---------- Available data

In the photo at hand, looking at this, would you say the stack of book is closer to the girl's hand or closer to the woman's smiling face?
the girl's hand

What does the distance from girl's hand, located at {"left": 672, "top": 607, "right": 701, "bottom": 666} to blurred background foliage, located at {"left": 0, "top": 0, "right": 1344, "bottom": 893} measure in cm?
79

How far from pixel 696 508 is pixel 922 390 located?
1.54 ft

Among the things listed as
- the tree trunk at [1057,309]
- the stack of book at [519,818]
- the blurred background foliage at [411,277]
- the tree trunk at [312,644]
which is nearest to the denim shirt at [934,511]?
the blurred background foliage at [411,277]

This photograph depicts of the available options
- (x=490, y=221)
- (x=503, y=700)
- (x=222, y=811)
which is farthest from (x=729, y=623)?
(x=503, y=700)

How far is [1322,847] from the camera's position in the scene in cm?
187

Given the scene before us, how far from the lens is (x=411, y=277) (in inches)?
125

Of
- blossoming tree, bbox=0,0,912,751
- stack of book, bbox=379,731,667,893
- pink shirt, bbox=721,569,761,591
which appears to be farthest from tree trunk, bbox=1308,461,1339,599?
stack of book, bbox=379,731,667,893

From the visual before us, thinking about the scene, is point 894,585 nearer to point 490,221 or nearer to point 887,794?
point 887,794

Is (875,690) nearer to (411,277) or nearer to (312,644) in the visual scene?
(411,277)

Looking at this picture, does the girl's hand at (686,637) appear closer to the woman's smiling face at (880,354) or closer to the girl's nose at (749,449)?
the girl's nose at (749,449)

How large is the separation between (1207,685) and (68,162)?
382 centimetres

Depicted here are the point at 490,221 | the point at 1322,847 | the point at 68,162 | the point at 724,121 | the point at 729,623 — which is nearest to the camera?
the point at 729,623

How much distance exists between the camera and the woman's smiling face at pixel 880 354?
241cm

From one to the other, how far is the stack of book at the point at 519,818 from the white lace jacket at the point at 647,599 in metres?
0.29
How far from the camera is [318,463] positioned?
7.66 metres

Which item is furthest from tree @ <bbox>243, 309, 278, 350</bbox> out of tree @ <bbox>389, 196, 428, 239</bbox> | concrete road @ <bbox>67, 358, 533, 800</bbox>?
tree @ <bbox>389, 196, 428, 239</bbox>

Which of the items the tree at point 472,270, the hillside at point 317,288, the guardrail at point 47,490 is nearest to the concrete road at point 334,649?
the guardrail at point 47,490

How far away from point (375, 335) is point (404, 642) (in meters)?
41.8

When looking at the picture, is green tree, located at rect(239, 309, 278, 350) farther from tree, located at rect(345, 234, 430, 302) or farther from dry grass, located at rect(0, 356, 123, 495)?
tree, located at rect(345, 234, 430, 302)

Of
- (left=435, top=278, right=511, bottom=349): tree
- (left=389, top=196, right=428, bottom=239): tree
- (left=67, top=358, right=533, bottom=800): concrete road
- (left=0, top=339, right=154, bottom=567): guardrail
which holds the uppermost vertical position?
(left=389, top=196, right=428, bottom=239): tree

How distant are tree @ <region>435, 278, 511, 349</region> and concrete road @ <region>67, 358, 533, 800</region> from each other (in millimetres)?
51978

--------------------

**Short task:**
Which lines run from the one containing "How far away" to the end of the entries above? Quote exactly those, and only those.

**The completed task:**
How far away from point (375, 335) is point (404, 642) (in meters)?
41.8

When looking at the picture, is green tree, located at rect(239, 309, 278, 350) farther from tree, located at rect(345, 234, 430, 302) or farther from dry grass, located at rect(0, 356, 123, 495)?
tree, located at rect(345, 234, 430, 302)

Of
- (left=435, top=278, right=511, bottom=349): tree
- (left=389, top=196, right=428, bottom=239): tree
- (left=67, top=358, right=533, bottom=800): concrete road
- (left=0, top=339, right=154, bottom=567): guardrail
which holds the uppermost vertical position?
(left=389, top=196, right=428, bottom=239): tree

How distant are tree @ <region>435, 278, 511, 349</region> and concrete road @ <region>67, 358, 533, 800</region> from each other (in millimetres)?
51978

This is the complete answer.